» What is being asked:
Rescale the lines from the one containing "Looking at the" through the last line, both included, and give them all again with the requests. Multiply every number in the answers (coordinates and distances) by 0.8 and round each result to its original number of decimals, with halves rounded up.

[Lines of data]
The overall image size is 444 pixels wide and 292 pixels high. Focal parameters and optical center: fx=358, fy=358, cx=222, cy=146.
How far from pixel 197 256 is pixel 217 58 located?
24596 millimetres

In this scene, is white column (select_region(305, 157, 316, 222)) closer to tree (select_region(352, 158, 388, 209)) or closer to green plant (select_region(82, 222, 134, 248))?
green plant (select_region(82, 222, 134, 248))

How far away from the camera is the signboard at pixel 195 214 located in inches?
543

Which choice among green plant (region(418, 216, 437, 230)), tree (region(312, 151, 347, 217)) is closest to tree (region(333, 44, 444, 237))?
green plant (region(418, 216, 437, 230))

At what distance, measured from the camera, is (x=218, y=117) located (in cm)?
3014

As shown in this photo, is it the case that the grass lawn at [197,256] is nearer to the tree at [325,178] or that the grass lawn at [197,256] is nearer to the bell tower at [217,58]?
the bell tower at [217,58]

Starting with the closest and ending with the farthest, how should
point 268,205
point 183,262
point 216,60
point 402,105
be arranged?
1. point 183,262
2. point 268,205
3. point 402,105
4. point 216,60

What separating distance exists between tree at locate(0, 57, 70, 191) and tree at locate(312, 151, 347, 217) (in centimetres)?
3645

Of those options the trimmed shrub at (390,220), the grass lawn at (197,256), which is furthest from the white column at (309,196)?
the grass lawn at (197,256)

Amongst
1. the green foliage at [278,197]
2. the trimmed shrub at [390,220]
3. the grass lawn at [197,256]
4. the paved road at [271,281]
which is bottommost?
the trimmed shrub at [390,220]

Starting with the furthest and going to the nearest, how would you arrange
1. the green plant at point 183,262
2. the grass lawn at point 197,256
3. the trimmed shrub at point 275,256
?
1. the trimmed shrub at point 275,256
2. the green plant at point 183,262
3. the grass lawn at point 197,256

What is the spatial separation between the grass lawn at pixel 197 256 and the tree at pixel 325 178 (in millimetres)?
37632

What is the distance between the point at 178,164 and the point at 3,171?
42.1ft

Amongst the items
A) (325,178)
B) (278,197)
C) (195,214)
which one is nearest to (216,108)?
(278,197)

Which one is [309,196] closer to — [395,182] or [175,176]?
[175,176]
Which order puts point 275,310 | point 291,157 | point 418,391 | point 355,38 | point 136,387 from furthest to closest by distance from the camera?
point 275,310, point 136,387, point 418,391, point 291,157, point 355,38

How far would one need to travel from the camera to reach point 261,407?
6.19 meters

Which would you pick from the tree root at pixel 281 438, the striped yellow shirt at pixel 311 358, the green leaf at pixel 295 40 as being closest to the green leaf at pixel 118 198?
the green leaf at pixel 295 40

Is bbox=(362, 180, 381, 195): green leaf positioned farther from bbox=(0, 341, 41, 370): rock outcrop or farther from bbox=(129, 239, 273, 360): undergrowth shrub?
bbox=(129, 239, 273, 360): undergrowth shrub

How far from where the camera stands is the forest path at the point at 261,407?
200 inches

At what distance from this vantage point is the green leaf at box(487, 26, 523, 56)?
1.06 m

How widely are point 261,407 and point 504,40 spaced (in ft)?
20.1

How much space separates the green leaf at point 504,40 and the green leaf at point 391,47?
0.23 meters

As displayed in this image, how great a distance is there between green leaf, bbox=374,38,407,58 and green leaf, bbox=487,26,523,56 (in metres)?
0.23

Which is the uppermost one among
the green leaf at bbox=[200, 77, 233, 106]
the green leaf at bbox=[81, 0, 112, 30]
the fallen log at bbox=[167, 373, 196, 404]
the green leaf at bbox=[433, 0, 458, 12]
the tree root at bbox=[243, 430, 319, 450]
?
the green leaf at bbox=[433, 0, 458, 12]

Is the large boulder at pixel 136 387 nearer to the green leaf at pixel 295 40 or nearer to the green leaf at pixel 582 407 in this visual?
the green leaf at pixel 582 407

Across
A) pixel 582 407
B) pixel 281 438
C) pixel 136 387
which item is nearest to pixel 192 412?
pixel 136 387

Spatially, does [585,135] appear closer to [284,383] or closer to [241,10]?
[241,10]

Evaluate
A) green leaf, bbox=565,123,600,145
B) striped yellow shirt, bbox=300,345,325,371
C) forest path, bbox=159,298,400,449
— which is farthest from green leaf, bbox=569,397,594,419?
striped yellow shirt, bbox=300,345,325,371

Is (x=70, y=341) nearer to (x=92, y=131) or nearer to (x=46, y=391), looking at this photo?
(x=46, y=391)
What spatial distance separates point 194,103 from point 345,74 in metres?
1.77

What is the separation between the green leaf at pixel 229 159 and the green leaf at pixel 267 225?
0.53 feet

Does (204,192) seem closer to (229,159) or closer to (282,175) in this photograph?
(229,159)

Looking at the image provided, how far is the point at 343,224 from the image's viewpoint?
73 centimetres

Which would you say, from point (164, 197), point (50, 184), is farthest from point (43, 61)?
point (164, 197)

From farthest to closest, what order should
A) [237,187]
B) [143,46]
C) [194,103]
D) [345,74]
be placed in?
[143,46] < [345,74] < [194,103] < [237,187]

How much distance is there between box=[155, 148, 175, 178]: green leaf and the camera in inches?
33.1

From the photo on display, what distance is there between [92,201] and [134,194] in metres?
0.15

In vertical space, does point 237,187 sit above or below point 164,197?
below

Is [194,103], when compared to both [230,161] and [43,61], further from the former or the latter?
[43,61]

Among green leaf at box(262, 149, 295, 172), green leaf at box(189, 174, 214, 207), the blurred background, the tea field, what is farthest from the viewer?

» Result for this task:
Looking at the image provided, how far is the point at 343,224 from the image's viewpoint?
58 centimetres

Which would you say, from point (164, 197), point (50, 184), is farthest from point (43, 61)?
point (131, 158)

From farthest to closest, what order should
A) [237,187]
B) [143,46]
C) [194,103]
D) [345,74]
be placed in?
[114,37] < [276,59] < [155,82] < [190,150]

How much distance is there between box=[155, 148, 175, 178]: green leaf and the camera in inches?
26.5

From the photo on display, what distance is there between [92,201] and [134,194] in metres?
0.12

In vertical space, does point 237,187 sit above or below point 164,197?
below

Is [194,103], when compared to both [230,161] and [43,61], further from the former or the latter?
[34,49]

Among green leaf at box(262, 149, 295, 172), green leaf at box(189, 174, 214, 207), the blurred background, the tea field, what is farthest from the viewer?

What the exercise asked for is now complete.